Ela explica que o plano de financiamento inicial das organizações internacionais que apóiam a Care Brasil segue normalmente, mas em relação a futuros financiamentos, o acesso não é tão aberto quanto antes. “”O governo Bush tem uma visão muito particular em relação aos países em desenvolvimento, que não confere com a visão das ONGs que já trabalham nesses locais há algum tempo. Existe um embate político e uma aplicação de recursos nas organizações e ações que têm mais afinidade política com o governo atual.””

Para o diretor regional para América Latina e Caribe da Fundação Kellogg, Francisco Tancredi, hoje os ideais norte-americanos são menos favoráveis ao multilateralismo e à universalidade das causas. Contudo, isso não se reflete na política de atuação das grandes fundações. “”Depois do 11 de setembro e da guerra do Iraque, a sociedade americana voltou-se mais a si própria e tornou-se mais uma potência militar do que uma líder de idéias. Isso é muito perigoso. Porém, não acredito que as grandes fundações deixem de investir na América Latina e na África por causa disso.””

Recursos locais – Privilegiar a África, inclusive, é uma das atuais tendências no financiamento a continentes do hemisfério Sul. Segundo Cristina Murachco e Elisa Larroudé isso ocorre em virtude dos quadros mundial e regional de distribuição de riquezas. “”Nas classificações do Banco Mundial e organizações coligadas, há muitos países da América Latina, inclusive o Brasil, que não se enquadram na categoria de baixa renda. Isso demonstra que a região sofre menos pela escassez de recursos do que pela desigualdade na sua distribuição.””

Onde há recursos mal distribuídos, a tendência é favorecer a mobilização de recursos locais. As dirigentes da ABCR afirmam que a diminuição dos investimentos estrangeiros obriga as organizações a buscar recursos de outras fontes, o que, de certo modo, acaba levando a uma maior mobilização de recursos locais. “”Se por um lado isso representa um desafio maior para aqueles países nos quais o investimento em causas sociais ainda não é tradição, por outro, esse desafio é benéfico, na medida em que estimula a diversificação das fontes de recursos, prática que fortalece a sustentabilidade das organizações e do terceiro setor.””

Além disso, o acesso aos investimentos norte-americanos e europeus está mais rigoroso e existe uma crescente preocupação em distribuir recursos onde houver maior falta deles. “”Além de medidas de mobilização de recursos locais, em caso de países ricos e extremamente desiguais, como o Brasil, os financiadores buscam apoiar as regiões com maior escassez de recursos””, explicam Cristina e Elisa.

Elizabeth Leeds, da Fundação Ford, acredita que a diminuição dos investimentos internacionais pode mesmo ser uma forma de incentivar os financiamentos nacionais, desde que essa diminuição seja feita gradualmente. “”Estimular as contrapartidas é uma maneira de incentivar o investimento nacional de maneira mais gradual.
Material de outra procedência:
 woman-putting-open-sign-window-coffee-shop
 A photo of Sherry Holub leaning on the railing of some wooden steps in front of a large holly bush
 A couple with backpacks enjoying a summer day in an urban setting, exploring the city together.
Isso dá oportunidade das organizações pensarem em estratégias diferentes de captação de recursos.””

Vânia Ferro conta que a Care tem como obrigação moral captar mais recursos no Brasil do que no exterior. “”Somos um país desigual, com renda mal distribuída. Os investimentos nacionais, do setor privado e das famílias mais ricas do país precisam, de fato, entrar num processo que se assemelhe ao dos países mais avançados, com maior distribuição dos recursos.””
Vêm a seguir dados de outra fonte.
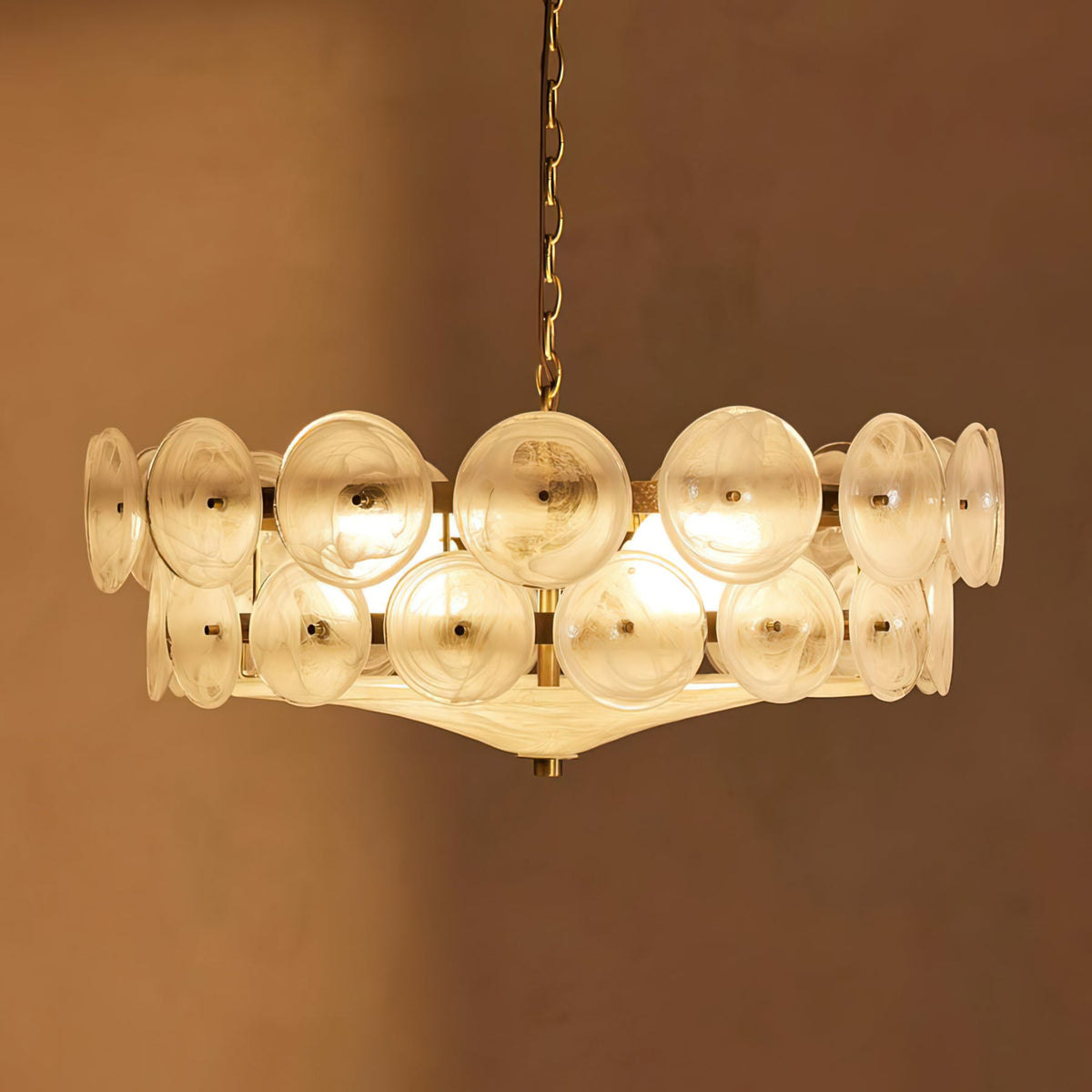 White frosted glass discs lit warm on this Clérachic chandelier, against a deep caramel-brown wall.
Francisco Tancredi acredita que, quanto mais preparadas as organizações brasileiras estiverem para captar recursos aqui mesmo, mais seguras estarão para enfrentar qualquer sobressalto que ocorra. “”Depender demasiadamente lá de fora é arriscado. O Brasil é o país mais inovador, criativo e dinâmico na área social na América Latina e isso não deixa de ser um fator de atração de recursos. O doador precisa reconhecer uma base institucional segura para apoiar””, afirma o diretor da Fundação Kellogg.